# GIVEN REQUEST
Can you print all of the material below word for word, leaving the pictures out?

[Items stored from a collection]
-=-=-=-=-

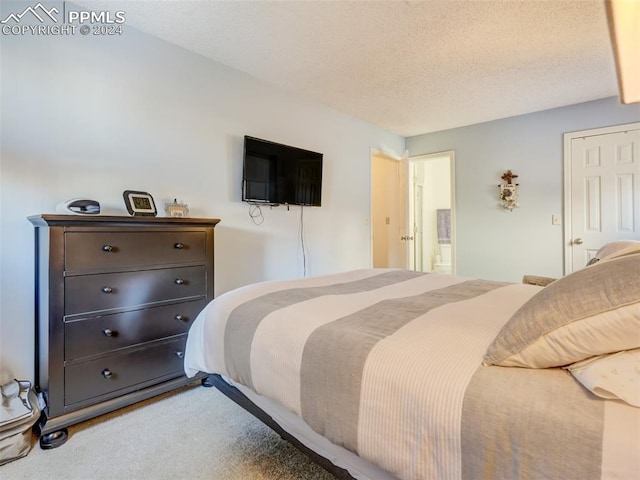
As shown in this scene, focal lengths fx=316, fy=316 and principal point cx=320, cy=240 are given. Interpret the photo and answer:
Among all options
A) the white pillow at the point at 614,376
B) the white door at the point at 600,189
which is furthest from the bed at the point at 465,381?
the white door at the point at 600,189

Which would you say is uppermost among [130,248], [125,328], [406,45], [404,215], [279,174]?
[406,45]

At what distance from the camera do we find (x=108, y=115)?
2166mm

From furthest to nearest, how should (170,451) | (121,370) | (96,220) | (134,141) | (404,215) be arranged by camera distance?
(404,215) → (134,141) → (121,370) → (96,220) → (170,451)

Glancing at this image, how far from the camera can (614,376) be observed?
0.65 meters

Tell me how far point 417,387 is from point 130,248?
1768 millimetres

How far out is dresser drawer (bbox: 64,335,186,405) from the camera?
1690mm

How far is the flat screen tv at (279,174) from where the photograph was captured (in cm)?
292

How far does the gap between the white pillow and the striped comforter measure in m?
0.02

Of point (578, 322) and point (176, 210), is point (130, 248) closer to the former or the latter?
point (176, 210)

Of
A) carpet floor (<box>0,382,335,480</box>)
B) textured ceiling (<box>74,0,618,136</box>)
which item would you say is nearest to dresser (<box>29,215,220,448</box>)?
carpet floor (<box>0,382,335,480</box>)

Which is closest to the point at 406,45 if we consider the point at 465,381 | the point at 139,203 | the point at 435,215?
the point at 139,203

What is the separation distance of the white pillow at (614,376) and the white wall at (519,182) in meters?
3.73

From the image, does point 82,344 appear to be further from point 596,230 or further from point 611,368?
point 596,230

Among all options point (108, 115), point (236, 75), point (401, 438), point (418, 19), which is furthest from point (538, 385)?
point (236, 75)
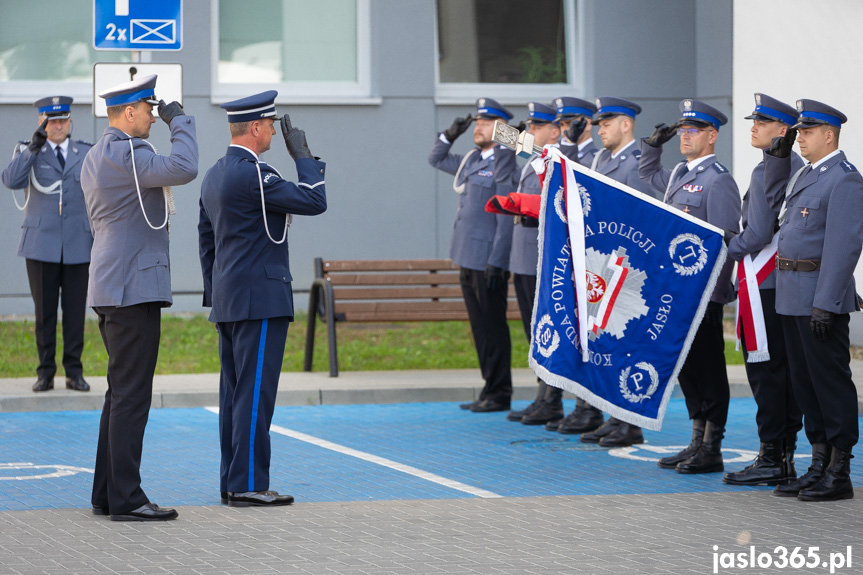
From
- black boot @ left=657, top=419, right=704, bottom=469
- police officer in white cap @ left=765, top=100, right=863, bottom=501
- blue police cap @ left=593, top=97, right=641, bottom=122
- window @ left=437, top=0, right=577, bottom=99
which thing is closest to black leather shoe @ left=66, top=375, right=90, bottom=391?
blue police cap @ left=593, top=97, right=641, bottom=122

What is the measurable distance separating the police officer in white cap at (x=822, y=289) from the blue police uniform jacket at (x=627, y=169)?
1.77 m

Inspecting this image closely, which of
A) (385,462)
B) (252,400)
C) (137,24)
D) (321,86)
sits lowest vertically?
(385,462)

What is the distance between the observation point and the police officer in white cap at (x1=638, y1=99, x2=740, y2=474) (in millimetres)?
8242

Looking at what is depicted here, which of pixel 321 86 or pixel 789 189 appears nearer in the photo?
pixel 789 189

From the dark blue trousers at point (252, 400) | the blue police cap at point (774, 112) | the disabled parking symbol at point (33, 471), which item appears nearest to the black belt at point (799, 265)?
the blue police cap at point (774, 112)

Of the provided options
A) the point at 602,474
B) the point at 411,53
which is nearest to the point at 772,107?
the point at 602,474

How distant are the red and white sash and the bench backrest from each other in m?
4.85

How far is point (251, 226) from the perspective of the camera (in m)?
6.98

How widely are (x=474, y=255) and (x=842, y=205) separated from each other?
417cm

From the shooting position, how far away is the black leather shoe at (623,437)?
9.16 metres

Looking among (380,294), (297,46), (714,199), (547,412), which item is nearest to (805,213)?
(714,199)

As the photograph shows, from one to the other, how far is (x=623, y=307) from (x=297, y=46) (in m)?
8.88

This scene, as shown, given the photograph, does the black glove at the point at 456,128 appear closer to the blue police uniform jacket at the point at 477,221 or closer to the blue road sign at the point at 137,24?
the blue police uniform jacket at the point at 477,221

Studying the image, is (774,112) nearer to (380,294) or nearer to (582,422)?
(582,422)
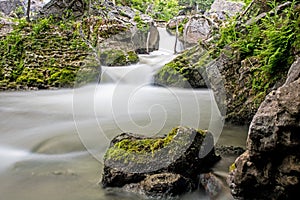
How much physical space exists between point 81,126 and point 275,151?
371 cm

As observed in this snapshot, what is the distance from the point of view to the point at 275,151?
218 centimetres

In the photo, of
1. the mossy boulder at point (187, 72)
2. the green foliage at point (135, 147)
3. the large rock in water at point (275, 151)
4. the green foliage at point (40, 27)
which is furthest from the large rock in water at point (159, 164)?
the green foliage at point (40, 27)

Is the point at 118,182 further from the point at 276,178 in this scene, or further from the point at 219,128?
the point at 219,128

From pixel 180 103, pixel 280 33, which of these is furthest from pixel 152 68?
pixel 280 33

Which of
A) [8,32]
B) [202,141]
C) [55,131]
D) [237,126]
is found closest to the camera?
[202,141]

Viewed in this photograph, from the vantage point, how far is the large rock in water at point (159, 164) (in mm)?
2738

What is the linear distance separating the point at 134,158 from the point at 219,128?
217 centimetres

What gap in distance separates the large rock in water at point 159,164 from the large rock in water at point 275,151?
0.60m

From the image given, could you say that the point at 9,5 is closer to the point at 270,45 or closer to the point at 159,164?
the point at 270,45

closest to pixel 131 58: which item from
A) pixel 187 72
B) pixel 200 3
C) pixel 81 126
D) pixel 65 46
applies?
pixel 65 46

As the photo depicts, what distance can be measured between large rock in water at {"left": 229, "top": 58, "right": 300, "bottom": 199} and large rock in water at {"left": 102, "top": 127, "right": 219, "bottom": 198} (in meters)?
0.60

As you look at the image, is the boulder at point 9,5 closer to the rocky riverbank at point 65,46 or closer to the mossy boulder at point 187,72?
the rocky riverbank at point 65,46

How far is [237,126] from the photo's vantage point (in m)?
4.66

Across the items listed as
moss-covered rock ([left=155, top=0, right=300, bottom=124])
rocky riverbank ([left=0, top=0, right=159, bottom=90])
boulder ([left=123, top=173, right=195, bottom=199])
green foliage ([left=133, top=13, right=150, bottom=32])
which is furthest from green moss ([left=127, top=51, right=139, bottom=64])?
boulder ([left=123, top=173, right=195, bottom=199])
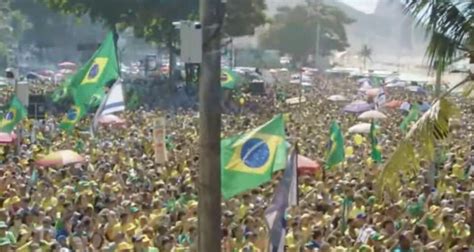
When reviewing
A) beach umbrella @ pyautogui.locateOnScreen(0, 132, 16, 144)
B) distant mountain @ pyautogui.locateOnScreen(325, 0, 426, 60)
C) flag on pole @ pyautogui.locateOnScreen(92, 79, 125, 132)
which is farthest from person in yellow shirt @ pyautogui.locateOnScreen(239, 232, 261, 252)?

-=-=-=-=-

# RESULT OF THE TASK
As shown in this scene, focal lengths fx=316, fy=316 and principal point cx=320, cy=240 are given. Interpret the photo and answer:
Among all options
A) the white pillow at the point at 614,376
B) the white door at the point at 600,189
which is furthest from the bed at the point at 465,381?
the white door at the point at 600,189

Which would you say is uppermost among [130,248], [125,328], [406,45], [404,215], [279,174]?
[406,45]

At what distance from the camera do we find (x=108, y=115)?
2166mm

From furthest to nearest, how should (170,451) | (121,370) | (96,220) | (134,141) | (404,215) be arranged by camera distance?
(404,215) → (134,141) → (121,370) → (96,220) → (170,451)

Glancing at this image, how far from the camera can (614,376) be observed?
0.65 meters

Tell me how far point 417,387 is from point 130,248?
1768 millimetres

How far out is dresser drawer (bbox: 64,335,186,405) from the camera?
1690mm

How far is the flat screen tv at (279,174) from where the photograph was captured (in cm)?
292

How far does the gap between the white pillow and the striped comforter measure in m?
0.02

Of point (578, 322) and point (176, 210), is point (130, 248) closer to the former or the latter?
point (176, 210)

Of
A) carpet floor (<box>0,382,335,480</box>)
B) textured ceiling (<box>74,0,618,136</box>)
which item would you say is nearest to dresser (<box>29,215,220,448</box>)?
carpet floor (<box>0,382,335,480</box>)

Which is closest to the point at 406,45 if we consider the point at 465,381 | the point at 139,203 | the point at 435,215?
the point at 139,203

What is the separation distance of the white pillow at (614,376) and the white wall at (519,182) in meters?
3.73

From the image, does point 82,344 appear to be further from point 596,230 or further from point 611,368?
point 596,230

Among all options point (108, 115), point (236, 75), point (401, 438), point (418, 19), which is furthest from point (538, 385)?
point (236, 75)
From
- black boot @ left=657, top=419, right=704, bottom=469
- police officer in white cap @ left=765, top=100, right=863, bottom=501
- blue police cap @ left=593, top=97, right=641, bottom=122
- window @ left=437, top=0, right=577, bottom=99
which thing is closest to black leather shoe @ left=66, top=375, right=90, bottom=391?
blue police cap @ left=593, top=97, right=641, bottom=122

What is the measurable distance separating the police officer in white cap at (x=822, y=289) from the blue police uniform jacket at (x=627, y=169)?
1.77 m

Inspecting this image closely, which of
A) (385,462)
B) (252,400)
C) (137,24)
D) (321,86)
sits lowest vertically?
(385,462)

What is the distance between the observation point and the police officer in white cap at (x1=638, y1=99, x2=740, y2=474) (in millimetres)?
8242

Looking at what is depicted here, which of pixel 321 86 or pixel 789 189 appears nearer in the photo?
pixel 789 189

From the dark blue trousers at point (252, 400) | the blue police cap at point (774, 112) | the disabled parking symbol at point (33, 471), which item appears nearest to the black belt at point (799, 265)?
the blue police cap at point (774, 112)

Of the provided options
A) the point at 602,474
B) the point at 411,53
which is nearest to the point at 772,107?
the point at 602,474

How distant are the red and white sash and the bench backrest from each other in m?
4.85

How far is point (251, 226) from the perspective of the camera (in m)?
6.98

How widely are (x=474, y=255) and (x=842, y=205) separated from each other?
417cm

From the shooting position, how far away is the black leather shoe at (623,437)?
9.16 metres

Looking among (380,294), (297,46), (714,199), (547,412), which item is nearest to (805,213)?
(714,199)

As the photograph shows, from one to the other, how far is (x=623, y=307) from (x=297, y=46) (in m)?
8.88

This scene, as shown, given the photograph, does the black glove at the point at 456,128 appear closer to the blue police uniform jacket at the point at 477,221 or closer to the blue road sign at the point at 137,24?
the blue police uniform jacket at the point at 477,221

Studying the image, is (774,112) nearer to (380,294) or nearer to (582,422)?
(582,422)
How much physical space exists between point 81,126 and point 275,151?
371 cm

As observed in this snapshot, what is the distance from the point of view to the point at 275,151?
218 centimetres

In the photo, of
1. the mossy boulder at point (187, 72)
2. the green foliage at point (135, 147)
3. the large rock in water at point (275, 151)
4. the green foliage at point (40, 27)
which is furthest from the large rock in water at point (159, 164)?
the green foliage at point (40, 27)

Is the point at 118,182 further from the point at 276,178 in this scene, or further from the point at 219,128?
the point at 219,128

From pixel 180 103, pixel 280 33, which of these is furthest from pixel 152 68?
pixel 280 33

Which of
A) [8,32]
B) [202,141]
C) [55,131]
D) [237,126]
is found closest to the camera?
[202,141]

Viewed in this photograph, from the vantage point, how far is the large rock in water at point (159, 164) (in mm)?
2738

What is the linear distance separating the point at 134,158 from the point at 219,128?
217 centimetres

What gap in distance separates the large rock in water at point 159,164 from the large rock in water at point 275,151?
0.60m

From the image given, could you say that the point at 9,5 is closer to the point at 270,45 or closer to the point at 159,164?
the point at 270,45

closest to pixel 131 58: which item from
A) pixel 187 72
B) pixel 200 3
C) pixel 81 126
D) pixel 65 46
applies?
pixel 65 46

As the photo depicts, what distance can be measured between large rock in water at {"left": 229, "top": 58, "right": 300, "bottom": 199} and large rock in water at {"left": 102, "top": 127, "right": 219, "bottom": 198} (in meters)?
0.60

As you look at the image, is the boulder at point 9,5 closer to the rocky riverbank at point 65,46 or closer to the mossy boulder at point 187,72?
the rocky riverbank at point 65,46

How far is [237,126] from the photo's vantage point (in m)?
4.66

Across the items listed as
moss-covered rock ([left=155, top=0, right=300, bottom=124])
rocky riverbank ([left=0, top=0, right=159, bottom=90])
boulder ([left=123, top=173, right=195, bottom=199])
green foliage ([left=133, top=13, right=150, bottom=32])
which is furthest from green moss ([left=127, top=51, right=139, bottom=64])?
boulder ([left=123, top=173, right=195, bottom=199])
When reviewing
A) beach umbrella @ pyautogui.locateOnScreen(0, 132, 16, 144)
B) distant mountain @ pyautogui.locateOnScreen(325, 0, 426, 60)
C) flag on pole @ pyautogui.locateOnScreen(92, 79, 125, 132)
which is farthest from person in yellow shirt @ pyautogui.locateOnScreen(239, 232, 261, 252)?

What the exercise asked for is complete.